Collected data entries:
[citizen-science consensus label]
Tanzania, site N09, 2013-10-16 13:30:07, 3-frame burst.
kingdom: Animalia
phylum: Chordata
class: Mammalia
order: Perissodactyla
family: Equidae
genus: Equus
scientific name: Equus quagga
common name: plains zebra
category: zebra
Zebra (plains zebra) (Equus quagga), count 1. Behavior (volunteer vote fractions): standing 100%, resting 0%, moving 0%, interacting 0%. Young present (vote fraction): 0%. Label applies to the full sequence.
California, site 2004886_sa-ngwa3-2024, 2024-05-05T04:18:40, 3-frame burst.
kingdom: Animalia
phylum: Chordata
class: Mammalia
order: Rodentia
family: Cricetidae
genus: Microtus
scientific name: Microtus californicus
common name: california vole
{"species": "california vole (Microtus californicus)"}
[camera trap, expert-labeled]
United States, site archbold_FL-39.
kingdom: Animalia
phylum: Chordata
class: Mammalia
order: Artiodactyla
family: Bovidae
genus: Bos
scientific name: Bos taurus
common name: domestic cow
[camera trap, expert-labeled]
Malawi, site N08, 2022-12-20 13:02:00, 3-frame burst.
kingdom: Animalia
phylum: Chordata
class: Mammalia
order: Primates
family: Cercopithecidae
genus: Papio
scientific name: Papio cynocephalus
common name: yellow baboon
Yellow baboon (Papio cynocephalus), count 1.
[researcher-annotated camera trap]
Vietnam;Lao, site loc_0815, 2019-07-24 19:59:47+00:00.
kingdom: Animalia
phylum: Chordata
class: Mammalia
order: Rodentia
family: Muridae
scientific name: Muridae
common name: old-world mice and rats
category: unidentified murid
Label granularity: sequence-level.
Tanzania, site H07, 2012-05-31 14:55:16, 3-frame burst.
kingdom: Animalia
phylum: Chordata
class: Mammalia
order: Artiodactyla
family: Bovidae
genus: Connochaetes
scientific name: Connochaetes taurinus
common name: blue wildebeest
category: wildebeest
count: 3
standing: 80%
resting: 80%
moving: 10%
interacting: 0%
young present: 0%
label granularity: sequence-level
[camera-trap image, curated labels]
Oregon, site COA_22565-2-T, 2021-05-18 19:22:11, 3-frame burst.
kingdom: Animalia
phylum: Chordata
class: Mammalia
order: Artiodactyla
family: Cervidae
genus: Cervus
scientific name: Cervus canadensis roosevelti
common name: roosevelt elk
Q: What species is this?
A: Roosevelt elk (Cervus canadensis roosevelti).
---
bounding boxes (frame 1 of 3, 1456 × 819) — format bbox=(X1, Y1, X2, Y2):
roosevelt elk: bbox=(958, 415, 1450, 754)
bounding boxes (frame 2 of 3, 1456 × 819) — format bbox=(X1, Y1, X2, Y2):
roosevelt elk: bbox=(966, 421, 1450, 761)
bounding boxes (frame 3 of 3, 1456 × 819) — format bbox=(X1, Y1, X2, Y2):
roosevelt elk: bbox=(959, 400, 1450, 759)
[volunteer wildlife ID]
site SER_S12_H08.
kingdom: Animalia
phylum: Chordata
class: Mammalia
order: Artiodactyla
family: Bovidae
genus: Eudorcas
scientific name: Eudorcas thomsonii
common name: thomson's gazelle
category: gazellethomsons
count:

__WHAT THE TASK REQUIRES__.
Would you print exactly, and only, the lines of the data above from the line with "resting: 80%" through the line with "Q: What species is this?", inclusive?

__YOUR SOLUTION__.
resting: 80%
moving: 10%
interacting: 0%
young present: 0%
label granularity: sequence-level
[camera-trap image, curated labels]
Oregon, site COA_22565-2-T, 2021-05-18 19:22:11, 3-frame burst.
kingdom: Animalia
phylum: Chordata
class: Mammalia
order: Artiodactyla
family: Cervidae
genus: Cervus
scientific name: Cervus canadensis roosevelti
common name: roosevelt elk
Q: What species is this?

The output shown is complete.